# Task objective:
Please give the records starting at the line that contains "Is the green" and ending at the line that contains "4.17 meters" as a two-column CSV with the headers text and answer. Each record gets its own row, with each field in quotation marks and any line breaks replaced by spaces.

Spatial records tied to images:
--- begin ---

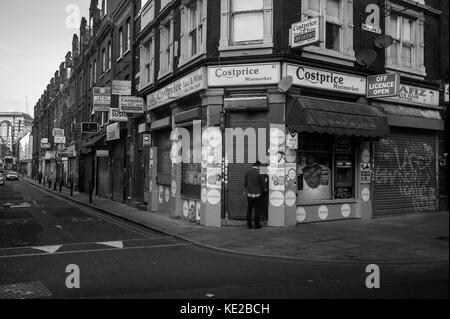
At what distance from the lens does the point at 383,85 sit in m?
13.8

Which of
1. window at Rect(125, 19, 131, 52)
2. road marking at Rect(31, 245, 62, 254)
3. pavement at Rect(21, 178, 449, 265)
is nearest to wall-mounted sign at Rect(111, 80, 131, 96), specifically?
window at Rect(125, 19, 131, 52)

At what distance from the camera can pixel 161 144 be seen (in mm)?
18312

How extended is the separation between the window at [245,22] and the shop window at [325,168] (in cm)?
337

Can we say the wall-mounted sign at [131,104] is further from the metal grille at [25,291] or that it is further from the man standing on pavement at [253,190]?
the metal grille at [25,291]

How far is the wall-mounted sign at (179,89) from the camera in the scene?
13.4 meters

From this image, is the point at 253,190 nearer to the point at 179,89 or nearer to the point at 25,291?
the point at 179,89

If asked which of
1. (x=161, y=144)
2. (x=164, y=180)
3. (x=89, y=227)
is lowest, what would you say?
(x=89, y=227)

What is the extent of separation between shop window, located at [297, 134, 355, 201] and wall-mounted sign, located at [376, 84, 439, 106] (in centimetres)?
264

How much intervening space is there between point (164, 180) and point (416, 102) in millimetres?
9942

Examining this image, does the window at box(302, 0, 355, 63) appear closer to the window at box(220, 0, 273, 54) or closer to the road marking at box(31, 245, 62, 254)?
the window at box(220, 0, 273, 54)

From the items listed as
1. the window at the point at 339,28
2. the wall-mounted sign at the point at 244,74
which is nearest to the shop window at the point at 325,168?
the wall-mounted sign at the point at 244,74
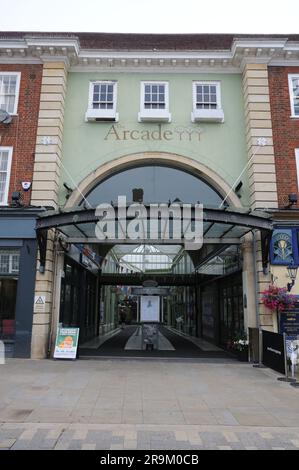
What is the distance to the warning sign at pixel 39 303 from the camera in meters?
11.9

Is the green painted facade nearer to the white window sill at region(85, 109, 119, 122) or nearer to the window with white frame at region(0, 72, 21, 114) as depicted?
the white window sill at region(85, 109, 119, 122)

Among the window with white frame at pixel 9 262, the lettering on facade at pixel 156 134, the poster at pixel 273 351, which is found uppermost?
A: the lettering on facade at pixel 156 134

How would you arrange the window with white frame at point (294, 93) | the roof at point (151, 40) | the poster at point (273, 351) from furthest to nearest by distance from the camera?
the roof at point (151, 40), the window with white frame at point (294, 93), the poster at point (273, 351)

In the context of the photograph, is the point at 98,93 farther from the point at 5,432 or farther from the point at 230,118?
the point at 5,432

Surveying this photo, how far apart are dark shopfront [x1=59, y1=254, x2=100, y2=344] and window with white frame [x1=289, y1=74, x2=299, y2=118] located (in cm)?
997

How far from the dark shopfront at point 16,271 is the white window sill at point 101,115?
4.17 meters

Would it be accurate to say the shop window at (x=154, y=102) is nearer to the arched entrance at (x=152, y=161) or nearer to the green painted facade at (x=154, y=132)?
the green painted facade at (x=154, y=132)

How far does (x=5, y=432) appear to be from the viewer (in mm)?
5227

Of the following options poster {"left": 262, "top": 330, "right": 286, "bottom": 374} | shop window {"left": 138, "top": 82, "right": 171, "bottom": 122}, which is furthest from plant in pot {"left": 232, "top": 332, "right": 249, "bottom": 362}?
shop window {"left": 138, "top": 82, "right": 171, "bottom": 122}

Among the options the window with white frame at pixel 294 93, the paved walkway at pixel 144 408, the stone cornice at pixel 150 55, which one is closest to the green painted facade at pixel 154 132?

--- end ---

# Final answer:
text,answer
"Is the green painted facade nearer to the white window sill at region(85, 109, 119, 122) or nearer to the window with white frame at region(0, 72, 21, 114) as depicted?","the white window sill at region(85, 109, 119, 122)"
"Among the window with white frame at pixel 9 262, the lettering on facade at pixel 156 134, the poster at pixel 273 351, which is found uppermost?","A: the lettering on facade at pixel 156 134"
"How would you arrange the window with white frame at point (294, 93) | the roof at point (151, 40) | the poster at point (273, 351) from furthest to nearest by distance from the camera?","the roof at point (151, 40), the window with white frame at point (294, 93), the poster at point (273, 351)"
"In the context of the photograph, is the point at 98,93 farther from the point at 5,432 or farther from the point at 230,118?","the point at 5,432"
"Surveying this photo, how far apart are dark shopfront [x1=59, y1=254, x2=100, y2=344] and window with white frame [x1=289, y1=74, x2=299, y2=118] located (in cm)?","997"
"How far from the dark shopfront at point 16,271 is the white window sill at point 101,115?","4.17 meters"